#### [Goal]
Here are some records; quote them exactly, leaving out the pictures.

--- start Data supplied ---

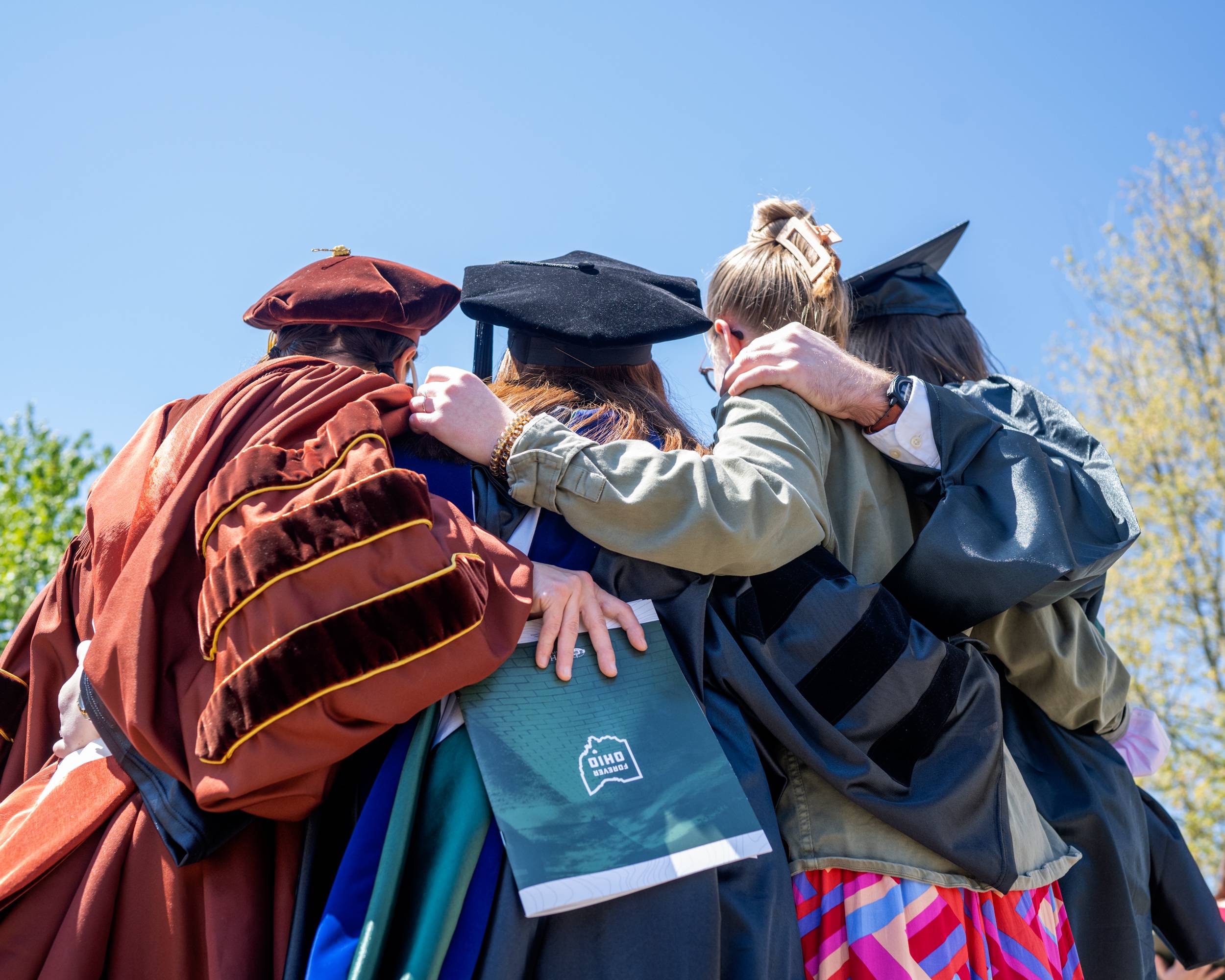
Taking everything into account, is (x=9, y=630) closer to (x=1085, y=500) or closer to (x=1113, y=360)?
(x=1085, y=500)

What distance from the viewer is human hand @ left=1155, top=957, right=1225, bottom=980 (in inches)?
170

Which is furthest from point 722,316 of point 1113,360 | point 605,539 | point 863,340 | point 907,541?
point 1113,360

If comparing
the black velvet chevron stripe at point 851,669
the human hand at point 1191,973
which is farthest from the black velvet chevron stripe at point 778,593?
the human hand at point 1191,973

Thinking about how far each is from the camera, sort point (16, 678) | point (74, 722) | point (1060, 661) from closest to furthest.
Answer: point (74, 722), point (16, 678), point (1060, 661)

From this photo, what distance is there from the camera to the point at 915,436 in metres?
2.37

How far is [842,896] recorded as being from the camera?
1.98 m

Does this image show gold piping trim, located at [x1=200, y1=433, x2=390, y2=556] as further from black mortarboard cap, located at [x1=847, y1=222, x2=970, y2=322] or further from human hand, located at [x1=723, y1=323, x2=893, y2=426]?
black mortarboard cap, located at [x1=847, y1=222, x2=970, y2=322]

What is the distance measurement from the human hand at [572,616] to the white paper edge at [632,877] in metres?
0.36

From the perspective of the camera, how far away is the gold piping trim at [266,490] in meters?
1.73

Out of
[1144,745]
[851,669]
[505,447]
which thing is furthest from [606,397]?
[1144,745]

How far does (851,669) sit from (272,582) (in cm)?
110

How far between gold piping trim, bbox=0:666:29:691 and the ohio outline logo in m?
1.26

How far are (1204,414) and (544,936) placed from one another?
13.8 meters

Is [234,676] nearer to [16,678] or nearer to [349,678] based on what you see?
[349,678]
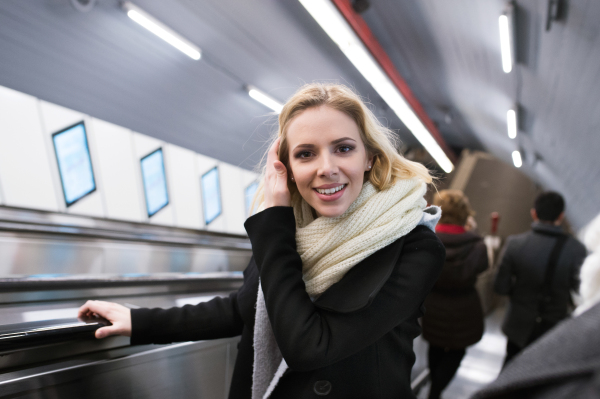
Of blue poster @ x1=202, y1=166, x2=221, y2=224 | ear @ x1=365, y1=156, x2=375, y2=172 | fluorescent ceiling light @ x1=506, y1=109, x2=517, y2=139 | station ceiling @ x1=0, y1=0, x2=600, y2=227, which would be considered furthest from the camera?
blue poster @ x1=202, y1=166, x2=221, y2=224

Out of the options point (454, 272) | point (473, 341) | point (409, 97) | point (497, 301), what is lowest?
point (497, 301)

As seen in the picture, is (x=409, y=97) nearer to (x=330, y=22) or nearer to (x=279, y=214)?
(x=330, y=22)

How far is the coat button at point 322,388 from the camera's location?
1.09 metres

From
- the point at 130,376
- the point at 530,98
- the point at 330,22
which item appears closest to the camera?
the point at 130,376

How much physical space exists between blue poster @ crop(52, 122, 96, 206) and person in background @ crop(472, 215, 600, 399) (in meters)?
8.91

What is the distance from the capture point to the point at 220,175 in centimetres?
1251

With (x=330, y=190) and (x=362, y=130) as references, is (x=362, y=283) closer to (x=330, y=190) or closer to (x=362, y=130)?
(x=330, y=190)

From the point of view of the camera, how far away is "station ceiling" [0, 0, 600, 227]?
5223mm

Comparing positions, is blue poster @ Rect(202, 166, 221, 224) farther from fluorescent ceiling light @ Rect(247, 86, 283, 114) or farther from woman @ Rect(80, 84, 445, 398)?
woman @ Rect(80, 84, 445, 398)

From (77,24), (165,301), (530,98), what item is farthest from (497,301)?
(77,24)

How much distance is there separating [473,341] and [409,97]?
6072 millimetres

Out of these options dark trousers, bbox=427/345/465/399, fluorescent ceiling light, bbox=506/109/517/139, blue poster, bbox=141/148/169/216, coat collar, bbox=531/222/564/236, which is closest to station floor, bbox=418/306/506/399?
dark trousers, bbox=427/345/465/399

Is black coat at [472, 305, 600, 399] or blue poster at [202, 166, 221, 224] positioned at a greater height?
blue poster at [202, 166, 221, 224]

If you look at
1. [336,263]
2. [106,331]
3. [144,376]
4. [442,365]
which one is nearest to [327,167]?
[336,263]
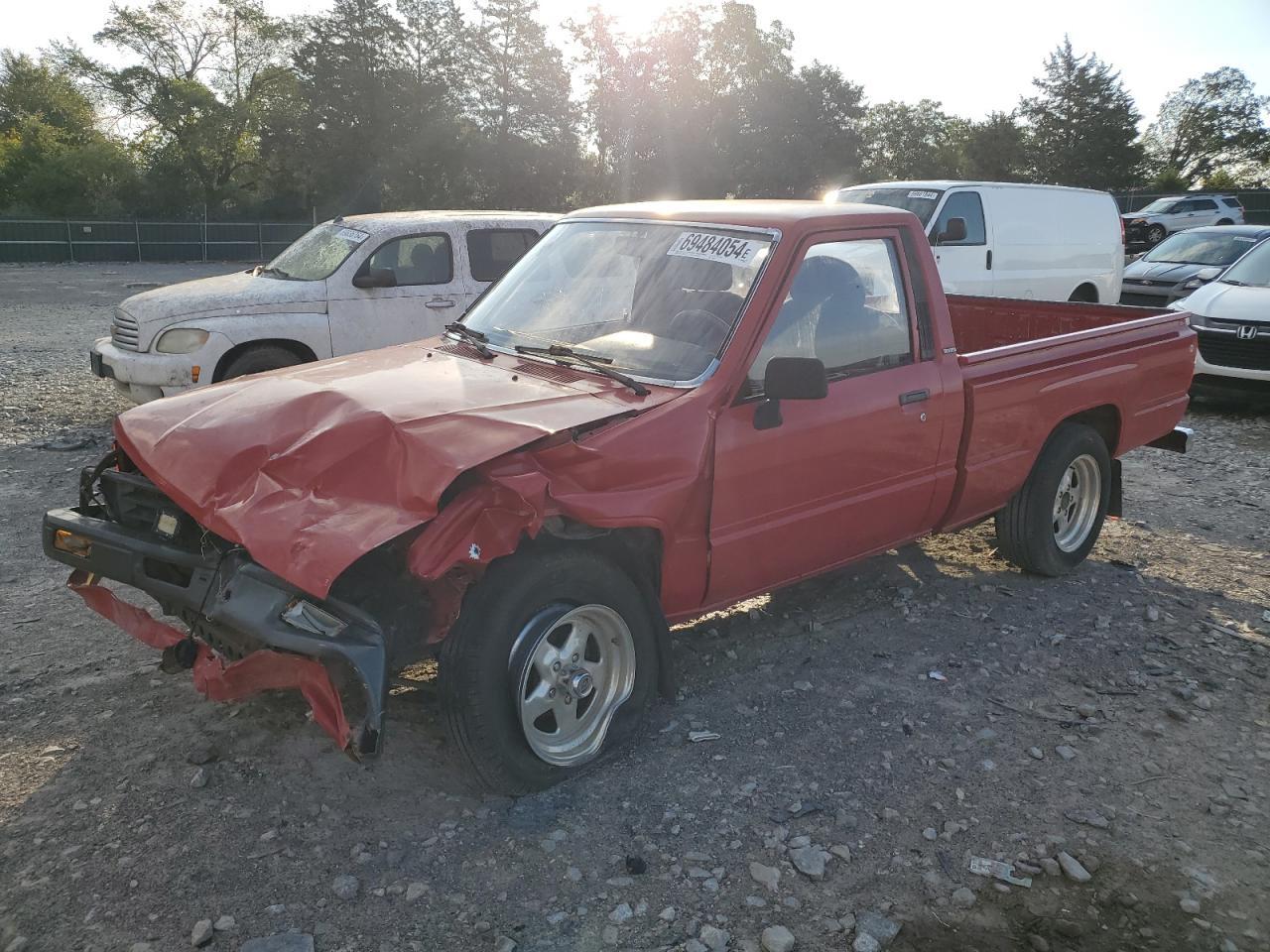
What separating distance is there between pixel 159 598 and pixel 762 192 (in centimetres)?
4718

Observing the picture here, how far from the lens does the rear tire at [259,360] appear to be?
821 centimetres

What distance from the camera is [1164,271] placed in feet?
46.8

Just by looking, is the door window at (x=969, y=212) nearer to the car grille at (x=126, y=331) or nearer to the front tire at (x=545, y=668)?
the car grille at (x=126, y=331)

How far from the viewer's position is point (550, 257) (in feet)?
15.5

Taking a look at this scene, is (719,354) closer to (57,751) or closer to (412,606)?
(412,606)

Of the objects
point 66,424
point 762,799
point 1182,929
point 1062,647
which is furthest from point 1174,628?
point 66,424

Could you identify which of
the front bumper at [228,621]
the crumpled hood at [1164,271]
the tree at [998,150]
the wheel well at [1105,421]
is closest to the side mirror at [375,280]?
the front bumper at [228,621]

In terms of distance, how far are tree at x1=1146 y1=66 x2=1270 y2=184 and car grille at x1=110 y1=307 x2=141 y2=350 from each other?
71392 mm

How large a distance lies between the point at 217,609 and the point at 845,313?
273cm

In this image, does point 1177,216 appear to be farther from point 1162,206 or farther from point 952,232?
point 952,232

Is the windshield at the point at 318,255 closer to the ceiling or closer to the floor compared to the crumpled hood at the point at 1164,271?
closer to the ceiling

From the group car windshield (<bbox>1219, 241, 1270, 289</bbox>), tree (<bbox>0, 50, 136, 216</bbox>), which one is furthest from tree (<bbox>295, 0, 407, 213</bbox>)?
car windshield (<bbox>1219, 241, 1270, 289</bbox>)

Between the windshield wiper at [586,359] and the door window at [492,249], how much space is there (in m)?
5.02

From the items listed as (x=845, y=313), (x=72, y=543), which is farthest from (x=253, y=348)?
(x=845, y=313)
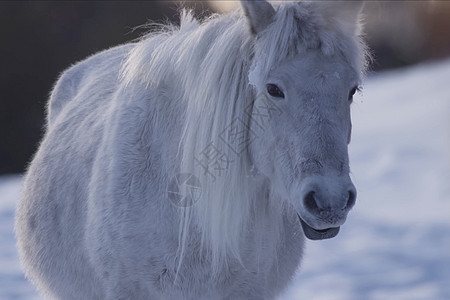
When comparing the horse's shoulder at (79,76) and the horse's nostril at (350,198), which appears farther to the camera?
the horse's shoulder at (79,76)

--- end Data supplied ---

#### [Reply to the task]
Taking everything into account, is (x=9, y=630) closer to (x=1085, y=500) or closer to (x=1113, y=360)?
(x=1085, y=500)

What distance from the viewer is human hand @ left=1155, top=957, right=1225, bottom=980 (in inches)?
170

Which is furthest from point 722,316 of point 1113,360 | point 605,539 | point 863,340 | point 907,541?
point 1113,360

If comparing
the black velvet chevron stripe at point 851,669
the human hand at point 1191,973
which is farthest from the black velvet chevron stripe at point 778,593?
the human hand at point 1191,973

Thinking about how far each is from the camera, sort point (16, 678) | point (74, 722) | point (1060, 661) from closest to furthest.
Answer: point (74, 722), point (16, 678), point (1060, 661)

From this photo, what distance is there from the camera to the point at 915,436 in metres?
2.37

How far is [842,896] recorded as being from the camera?
1.98 m

Does this image show gold piping trim, located at [x1=200, y1=433, x2=390, y2=556] as further from black mortarboard cap, located at [x1=847, y1=222, x2=970, y2=322] or further from human hand, located at [x1=723, y1=323, x2=893, y2=426]?
black mortarboard cap, located at [x1=847, y1=222, x2=970, y2=322]

What is the distance measurement from the human hand at [572,616] to the white paper edge at [632,877] in metres?
0.36

From the perspective of the camera, how far away is the gold piping trim at [266,490] in meters?
1.73

Out of
[1144,745]
[851,669]
[505,447]
which thing is furthest from [606,397]?
[1144,745]

How far does (851,669) sit from (272,582) (in cm)?
110

How far between gold piping trim, bbox=0:666:29:691 and the ohio outline logo in m?
1.26

How far are (1204,414) and (544,936) placed from one another?
13.8 meters

Is [234,676] nearer to [16,678] or nearer to [349,678] based on what you see?
[349,678]
Of blue poster @ x1=202, y1=166, x2=221, y2=224 | ear @ x1=365, y1=156, x2=375, y2=172 | fluorescent ceiling light @ x1=506, y1=109, x2=517, y2=139 | station ceiling @ x1=0, y1=0, x2=600, y2=227, which would be considered furthest from the camera?
blue poster @ x1=202, y1=166, x2=221, y2=224

Out of the options point (454, 272) | point (473, 341) | point (409, 97) | point (497, 301), what is lowest?
point (497, 301)

As seen in the picture, is (x=409, y=97) nearer to (x=330, y=22) or nearer to (x=279, y=214)?
(x=330, y=22)

How far is the coat button at point 322,388 from the camera's location?
1.09 metres

From
- the point at 130,376
- the point at 530,98
- the point at 330,22
which item appears closest to the camera?
the point at 130,376

How much physical space exists between blue poster @ crop(52, 122, 96, 206) and person in background @ crop(472, 215, 600, 399) (in meters)?
8.91

What is the distance from the capture point to the point at 220,175 in centimetres?
1251

With (x=330, y=190) and (x=362, y=130) as references, is (x=362, y=283) closer to (x=330, y=190) or closer to (x=362, y=130)?
(x=330, y=190)

From the point of view of the camera, how far away is "station ceiling" [0, 0, 600, 227]?
5223mm

Comparing positions, is blue poster @ Rect(202, 166, 221, 224) farther from fluorescent ceiling light @ Rect(247, 86, 283, 114) or farther from woman @ Rect(80, 84, 445, 398)?
woman @ Rect(80, 84, 445, 398)

From (77,24), (165,301), (530,98), what item is farthest from (497,301)?
(77,24)

How much distance is there separating [473,341] and [409,97]?
6072 millimetres

Out of these options dark trousers, bbox=427/345/465/399, fluorescent ceiling light, bbox=506/109/517/139, blue poster, bbox=141/148/169/216, coat collar, bbox=531/222/564/236, which is closest to station floor, bbox=418/306/506/399?
dark trousers, bbox=427/345/465/399

Is black coat at [472, 305, 600, 399] or blue poster at [202, 166, 221, 224] positioned at a greater height?
blue poster at [202, 166, 221, 224]

If you look at
1. [336,263]
2. [106,331]
3. [144,376]
4. [442,365]
which one is nearest to [327,167]?
[336,263]
What separating distance is there between pixel 159 598 and pixel 762 192 (in centimetres)?
4718

Observing the picture here, how far from the lens does the rear tire at [259,360] appear to be?
821 centimetres

What distance from the camera is [1164,271] placed in feet?
46.8

Just by looking, is the door window at (x=969, y=212) nearer to the car grille at (x=126, y=331) or nearer to the front tire at (x=545, y=668)?
the car grille at (x=126, y=331)

How far from the viewer's position is point (550, 257) (in feet)?
15.5

Taking a look at this scene, is (719,354) closer to (57,751) or closer to (412,606)?
(412,606)

Of the objects
point 66,424
point 762,799
point 1182,929
point 1062,647
which is furthest from point 1174,628?
point 66,424

Could you identify which of
the front bumper at [228,621]
the crumpled hood at [1164,271]
the tree at [998,150]
the wheel well at [1105,421]
is closest to the side mirror at [375,280]?
the front bumper at [228,621]

In terms of distance, how far are tree at x1=1146 y1=66 x2=1270 y2=184 and car grille at x1=110 y1=307 x2=141 y2=350 from each other?
71392 mm

How large a distance lies between the point at 217,609 and the point at 845,313?
273cm

In this image, does point 1177,216 appear to be farther from point 1162,206 or farther from point 952,232?
point 952,232

Is the windshield at the point at 318,255 closer to the ceiling or closer to the floor compared to the crumpled hood at the point at 1164,271?
closer to the ceiling

From the group car windshield (<bbox>1219, 241, 1270, 289</bbox>), tree (<bbox>0, 50, 136, 216</bbox>), which one is furthest from tree (<bbox>295, 0, 407, 213</bbox>)?
car windshield (<bbox>1219, 241, 1270, 289</bbox>)

Between the windshield wiper at [586,359] and the door window at [492,249], how much space is there (in m)?
5.02

From the items listed as (x=845, y=313), (x=72, y=543), which is farthest from (x=253, y=348)?
(x=845, y=313)
When comparing the horse's shoulder at (79,76) and the horse's nostril at (350,198), which appears farther to the camera?
the horse's shoulder at (79,76)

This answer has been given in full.